Enhancing Shape Perception and Segmentation Consistency for Industrial Image Inspection
Guoxuan Mao, Ting Cao, Ziyang Li, Yuan Dong
TL;DR
This work tackles segmentation consistency for fixed components in industrial image inspection under real-time constraints. It introduces SPENet, a shape-aware two-path network employing a Spatial Path for shape extraction, a decoupled body–edge module, and a Variable Boundary Domain to supervise boundary information. A novel Consistency Mean Square Error ($CMSE$) metric is proposed to quantify segmentation consistency for fixed parts. On the PVC dataset, SPENet achieves state-of-the-art mIoU and CMSE performance with real-time speed, and shows competitive results on CityScapes, highlighting practical impact for industrial QA and potential transfer to other industrial vision tasks.
Abstract
Semantic segmentation stands as a pivotal research focus in computer vision. In the context of industrial image inspection, conventional semantic segmentation models fail to maintain the segmentation consistency of fixed components across varying contextual environments due to a lack of perception of object contours.

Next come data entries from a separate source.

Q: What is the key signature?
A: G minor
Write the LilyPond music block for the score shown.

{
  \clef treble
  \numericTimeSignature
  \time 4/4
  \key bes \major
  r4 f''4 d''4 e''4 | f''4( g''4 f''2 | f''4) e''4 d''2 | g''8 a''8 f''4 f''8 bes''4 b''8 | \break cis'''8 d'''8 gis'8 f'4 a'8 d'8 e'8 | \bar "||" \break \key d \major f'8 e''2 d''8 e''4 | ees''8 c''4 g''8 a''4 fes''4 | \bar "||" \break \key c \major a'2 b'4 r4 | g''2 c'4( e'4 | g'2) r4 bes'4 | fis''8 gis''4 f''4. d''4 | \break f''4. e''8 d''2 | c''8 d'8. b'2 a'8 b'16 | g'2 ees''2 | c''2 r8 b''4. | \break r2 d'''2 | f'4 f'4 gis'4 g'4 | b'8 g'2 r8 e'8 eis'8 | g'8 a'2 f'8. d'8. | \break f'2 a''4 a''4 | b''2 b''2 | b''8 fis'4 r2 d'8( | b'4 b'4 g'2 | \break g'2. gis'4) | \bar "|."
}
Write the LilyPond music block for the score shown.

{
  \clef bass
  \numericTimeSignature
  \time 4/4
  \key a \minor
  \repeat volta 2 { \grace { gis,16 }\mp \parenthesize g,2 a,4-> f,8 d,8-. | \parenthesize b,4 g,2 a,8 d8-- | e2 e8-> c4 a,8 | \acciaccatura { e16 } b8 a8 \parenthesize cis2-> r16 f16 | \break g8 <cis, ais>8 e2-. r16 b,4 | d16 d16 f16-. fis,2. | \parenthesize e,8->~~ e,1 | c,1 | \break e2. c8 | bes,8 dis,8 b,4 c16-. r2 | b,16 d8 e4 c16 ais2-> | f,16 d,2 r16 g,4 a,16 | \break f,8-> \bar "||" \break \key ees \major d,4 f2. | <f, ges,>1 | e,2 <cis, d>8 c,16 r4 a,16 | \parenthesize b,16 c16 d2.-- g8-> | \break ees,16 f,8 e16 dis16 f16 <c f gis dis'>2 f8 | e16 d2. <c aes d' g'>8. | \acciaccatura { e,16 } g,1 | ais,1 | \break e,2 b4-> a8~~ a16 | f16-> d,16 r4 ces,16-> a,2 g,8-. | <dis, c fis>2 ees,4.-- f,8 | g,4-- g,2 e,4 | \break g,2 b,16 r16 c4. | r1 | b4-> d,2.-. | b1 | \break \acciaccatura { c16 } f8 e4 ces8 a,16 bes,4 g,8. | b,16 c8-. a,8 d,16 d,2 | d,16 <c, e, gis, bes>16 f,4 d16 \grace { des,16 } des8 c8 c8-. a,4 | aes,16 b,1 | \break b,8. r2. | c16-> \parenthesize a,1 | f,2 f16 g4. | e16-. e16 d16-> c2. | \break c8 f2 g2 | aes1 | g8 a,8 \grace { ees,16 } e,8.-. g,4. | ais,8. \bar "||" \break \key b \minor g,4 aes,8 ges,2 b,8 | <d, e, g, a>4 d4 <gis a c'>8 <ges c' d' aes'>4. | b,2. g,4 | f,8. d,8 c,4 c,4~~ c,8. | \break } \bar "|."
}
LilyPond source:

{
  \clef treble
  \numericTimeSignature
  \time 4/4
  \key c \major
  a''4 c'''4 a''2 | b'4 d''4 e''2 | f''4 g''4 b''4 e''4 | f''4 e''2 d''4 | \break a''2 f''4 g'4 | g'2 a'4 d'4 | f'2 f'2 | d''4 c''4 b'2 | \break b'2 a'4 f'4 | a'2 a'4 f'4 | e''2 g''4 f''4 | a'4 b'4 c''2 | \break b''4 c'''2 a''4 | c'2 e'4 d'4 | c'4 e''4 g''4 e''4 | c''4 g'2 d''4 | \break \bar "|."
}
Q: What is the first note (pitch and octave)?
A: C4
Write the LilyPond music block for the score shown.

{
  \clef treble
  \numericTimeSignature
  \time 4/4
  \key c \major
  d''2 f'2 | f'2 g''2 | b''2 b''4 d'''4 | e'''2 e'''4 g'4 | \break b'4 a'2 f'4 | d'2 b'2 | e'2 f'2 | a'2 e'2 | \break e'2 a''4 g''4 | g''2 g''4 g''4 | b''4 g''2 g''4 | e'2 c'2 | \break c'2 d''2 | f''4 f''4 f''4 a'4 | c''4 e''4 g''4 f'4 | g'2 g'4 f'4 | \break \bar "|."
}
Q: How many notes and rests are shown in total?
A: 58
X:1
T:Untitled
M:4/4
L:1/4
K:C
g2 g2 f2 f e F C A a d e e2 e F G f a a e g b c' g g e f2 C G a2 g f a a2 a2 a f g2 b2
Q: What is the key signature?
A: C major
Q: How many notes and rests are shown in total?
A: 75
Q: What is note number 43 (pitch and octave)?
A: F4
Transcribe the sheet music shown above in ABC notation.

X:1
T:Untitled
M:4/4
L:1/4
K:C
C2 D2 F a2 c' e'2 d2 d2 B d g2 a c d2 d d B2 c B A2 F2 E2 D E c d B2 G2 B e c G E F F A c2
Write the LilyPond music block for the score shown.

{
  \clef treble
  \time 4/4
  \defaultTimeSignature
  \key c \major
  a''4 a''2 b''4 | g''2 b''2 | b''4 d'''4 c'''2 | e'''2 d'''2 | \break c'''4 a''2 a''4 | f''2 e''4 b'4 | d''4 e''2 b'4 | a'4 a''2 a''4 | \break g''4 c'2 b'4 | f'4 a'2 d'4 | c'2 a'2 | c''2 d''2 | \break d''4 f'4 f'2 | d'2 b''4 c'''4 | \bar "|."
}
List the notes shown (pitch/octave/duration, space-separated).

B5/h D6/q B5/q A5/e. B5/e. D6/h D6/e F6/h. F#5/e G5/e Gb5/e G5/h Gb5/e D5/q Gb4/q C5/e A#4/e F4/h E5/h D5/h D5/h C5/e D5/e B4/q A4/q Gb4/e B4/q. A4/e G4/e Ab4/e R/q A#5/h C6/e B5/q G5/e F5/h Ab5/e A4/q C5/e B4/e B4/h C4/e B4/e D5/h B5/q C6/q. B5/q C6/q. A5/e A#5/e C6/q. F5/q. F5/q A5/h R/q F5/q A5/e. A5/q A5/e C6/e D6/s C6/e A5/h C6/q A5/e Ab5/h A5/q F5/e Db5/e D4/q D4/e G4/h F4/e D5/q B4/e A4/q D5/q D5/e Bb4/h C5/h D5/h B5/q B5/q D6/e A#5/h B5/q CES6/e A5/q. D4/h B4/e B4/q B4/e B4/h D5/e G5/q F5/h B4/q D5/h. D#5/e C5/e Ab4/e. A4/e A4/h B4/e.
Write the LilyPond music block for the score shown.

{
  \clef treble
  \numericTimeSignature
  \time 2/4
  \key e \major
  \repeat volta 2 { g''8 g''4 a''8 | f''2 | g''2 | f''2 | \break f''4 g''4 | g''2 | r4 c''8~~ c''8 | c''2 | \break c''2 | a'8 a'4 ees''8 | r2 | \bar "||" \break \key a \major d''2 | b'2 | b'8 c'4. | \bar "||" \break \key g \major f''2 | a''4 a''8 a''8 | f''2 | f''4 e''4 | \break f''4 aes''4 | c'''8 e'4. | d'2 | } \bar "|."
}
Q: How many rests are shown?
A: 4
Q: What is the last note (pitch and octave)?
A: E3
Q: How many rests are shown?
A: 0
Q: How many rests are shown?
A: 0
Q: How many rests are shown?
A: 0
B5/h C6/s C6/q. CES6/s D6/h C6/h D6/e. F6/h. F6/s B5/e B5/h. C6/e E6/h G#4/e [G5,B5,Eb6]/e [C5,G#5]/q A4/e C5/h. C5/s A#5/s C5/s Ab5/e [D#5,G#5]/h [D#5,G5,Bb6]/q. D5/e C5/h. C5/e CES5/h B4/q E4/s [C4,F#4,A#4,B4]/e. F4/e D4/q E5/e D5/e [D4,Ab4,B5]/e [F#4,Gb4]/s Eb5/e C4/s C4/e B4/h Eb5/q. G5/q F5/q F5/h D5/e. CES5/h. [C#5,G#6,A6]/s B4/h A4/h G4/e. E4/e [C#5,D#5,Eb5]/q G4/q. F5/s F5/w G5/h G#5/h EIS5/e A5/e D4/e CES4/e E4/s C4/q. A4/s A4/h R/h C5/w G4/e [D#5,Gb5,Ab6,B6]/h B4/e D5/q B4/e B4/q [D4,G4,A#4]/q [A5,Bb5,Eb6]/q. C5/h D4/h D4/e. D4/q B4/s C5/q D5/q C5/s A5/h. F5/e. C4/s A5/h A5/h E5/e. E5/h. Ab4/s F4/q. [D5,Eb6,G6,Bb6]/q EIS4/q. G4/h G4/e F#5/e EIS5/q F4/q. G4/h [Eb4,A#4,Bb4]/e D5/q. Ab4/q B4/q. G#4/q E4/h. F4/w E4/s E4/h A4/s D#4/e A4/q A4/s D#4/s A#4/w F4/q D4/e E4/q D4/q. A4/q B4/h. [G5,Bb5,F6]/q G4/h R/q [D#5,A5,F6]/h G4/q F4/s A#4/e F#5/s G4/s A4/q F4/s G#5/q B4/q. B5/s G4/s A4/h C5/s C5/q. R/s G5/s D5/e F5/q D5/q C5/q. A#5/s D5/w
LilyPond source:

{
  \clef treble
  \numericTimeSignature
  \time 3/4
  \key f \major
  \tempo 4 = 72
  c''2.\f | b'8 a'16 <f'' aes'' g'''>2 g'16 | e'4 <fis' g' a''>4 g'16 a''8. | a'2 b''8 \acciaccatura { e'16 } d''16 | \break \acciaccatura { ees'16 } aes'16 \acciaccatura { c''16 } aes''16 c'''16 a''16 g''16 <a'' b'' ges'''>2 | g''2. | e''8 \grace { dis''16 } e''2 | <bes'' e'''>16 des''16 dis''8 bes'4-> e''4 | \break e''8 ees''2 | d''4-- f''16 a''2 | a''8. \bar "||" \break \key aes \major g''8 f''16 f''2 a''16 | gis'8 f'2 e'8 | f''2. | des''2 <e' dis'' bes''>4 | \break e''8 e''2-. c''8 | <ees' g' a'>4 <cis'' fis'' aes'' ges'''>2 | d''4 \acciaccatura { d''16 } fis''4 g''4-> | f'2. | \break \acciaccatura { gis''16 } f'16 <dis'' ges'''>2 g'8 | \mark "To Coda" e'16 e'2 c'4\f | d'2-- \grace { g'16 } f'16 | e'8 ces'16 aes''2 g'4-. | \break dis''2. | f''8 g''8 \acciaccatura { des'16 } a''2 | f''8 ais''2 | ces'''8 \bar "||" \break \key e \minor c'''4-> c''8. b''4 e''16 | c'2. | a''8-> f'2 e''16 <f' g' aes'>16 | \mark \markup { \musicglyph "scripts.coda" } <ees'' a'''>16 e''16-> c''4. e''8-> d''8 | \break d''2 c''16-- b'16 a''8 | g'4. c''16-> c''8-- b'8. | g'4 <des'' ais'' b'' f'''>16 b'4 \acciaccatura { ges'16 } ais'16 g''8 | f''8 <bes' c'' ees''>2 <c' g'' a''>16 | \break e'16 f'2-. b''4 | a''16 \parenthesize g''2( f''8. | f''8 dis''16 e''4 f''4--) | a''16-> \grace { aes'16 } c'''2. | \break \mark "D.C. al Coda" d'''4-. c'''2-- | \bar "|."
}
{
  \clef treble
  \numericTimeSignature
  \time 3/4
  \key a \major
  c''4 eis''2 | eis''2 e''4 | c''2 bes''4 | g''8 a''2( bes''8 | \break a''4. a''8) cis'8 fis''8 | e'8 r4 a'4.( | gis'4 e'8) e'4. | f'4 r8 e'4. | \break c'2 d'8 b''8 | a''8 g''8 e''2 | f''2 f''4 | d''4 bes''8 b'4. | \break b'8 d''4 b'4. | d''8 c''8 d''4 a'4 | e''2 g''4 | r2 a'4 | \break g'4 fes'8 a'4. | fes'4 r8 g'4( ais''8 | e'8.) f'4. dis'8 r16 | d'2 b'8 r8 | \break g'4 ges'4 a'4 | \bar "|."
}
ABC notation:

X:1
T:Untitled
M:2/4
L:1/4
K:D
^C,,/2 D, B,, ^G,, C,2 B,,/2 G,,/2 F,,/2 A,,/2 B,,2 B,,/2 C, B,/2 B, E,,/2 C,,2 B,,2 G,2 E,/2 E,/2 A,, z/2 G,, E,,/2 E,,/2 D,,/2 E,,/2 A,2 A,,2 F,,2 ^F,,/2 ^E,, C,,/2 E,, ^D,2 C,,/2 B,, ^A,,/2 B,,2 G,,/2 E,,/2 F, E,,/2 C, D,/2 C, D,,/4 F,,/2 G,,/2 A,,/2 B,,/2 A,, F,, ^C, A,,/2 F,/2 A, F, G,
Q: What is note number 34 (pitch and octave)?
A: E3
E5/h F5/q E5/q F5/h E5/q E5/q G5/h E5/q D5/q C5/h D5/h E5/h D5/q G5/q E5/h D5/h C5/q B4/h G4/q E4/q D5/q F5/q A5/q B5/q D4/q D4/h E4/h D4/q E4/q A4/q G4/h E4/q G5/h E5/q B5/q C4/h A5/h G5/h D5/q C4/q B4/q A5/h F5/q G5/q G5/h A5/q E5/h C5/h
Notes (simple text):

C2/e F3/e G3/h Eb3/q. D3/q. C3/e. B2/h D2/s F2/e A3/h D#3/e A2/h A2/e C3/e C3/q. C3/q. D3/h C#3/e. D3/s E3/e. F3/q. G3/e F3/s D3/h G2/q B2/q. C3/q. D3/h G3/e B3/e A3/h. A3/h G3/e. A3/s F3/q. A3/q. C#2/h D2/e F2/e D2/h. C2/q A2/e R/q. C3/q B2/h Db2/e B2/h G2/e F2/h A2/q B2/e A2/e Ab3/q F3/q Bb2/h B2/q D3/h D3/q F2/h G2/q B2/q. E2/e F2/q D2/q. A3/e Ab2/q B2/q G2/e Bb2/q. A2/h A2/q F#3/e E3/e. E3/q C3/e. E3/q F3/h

Given the real-time constraints and limited computing capability of industrial image detection machines, it is also necessary to create efficient models to reduce computational complexity. In this work, a Shape-Aware Efficient Network (SPENet) is proposed, which focuses on the shapes of objects to achieve excellent segmentation consistency by separately supervising the extraction of boundary and body information from images. In SPENet, a novel method is introduced for describing fuzzy boundaries to better adapt to real-world scenarios named Variable Boundary Domain (VBD). Additionally, a new metric, Consistency Mean Square Error(CMSE), is proposed to measure segmentation consistency for fixed components. Our approach attains the best segmentation accuracy and competitive speed on our dataset, showcasing significant advantages in CMSE among numerous state-of-the-art real-time segmentation networks, achieving a reduction of over 50% compared to the previously top-performing models.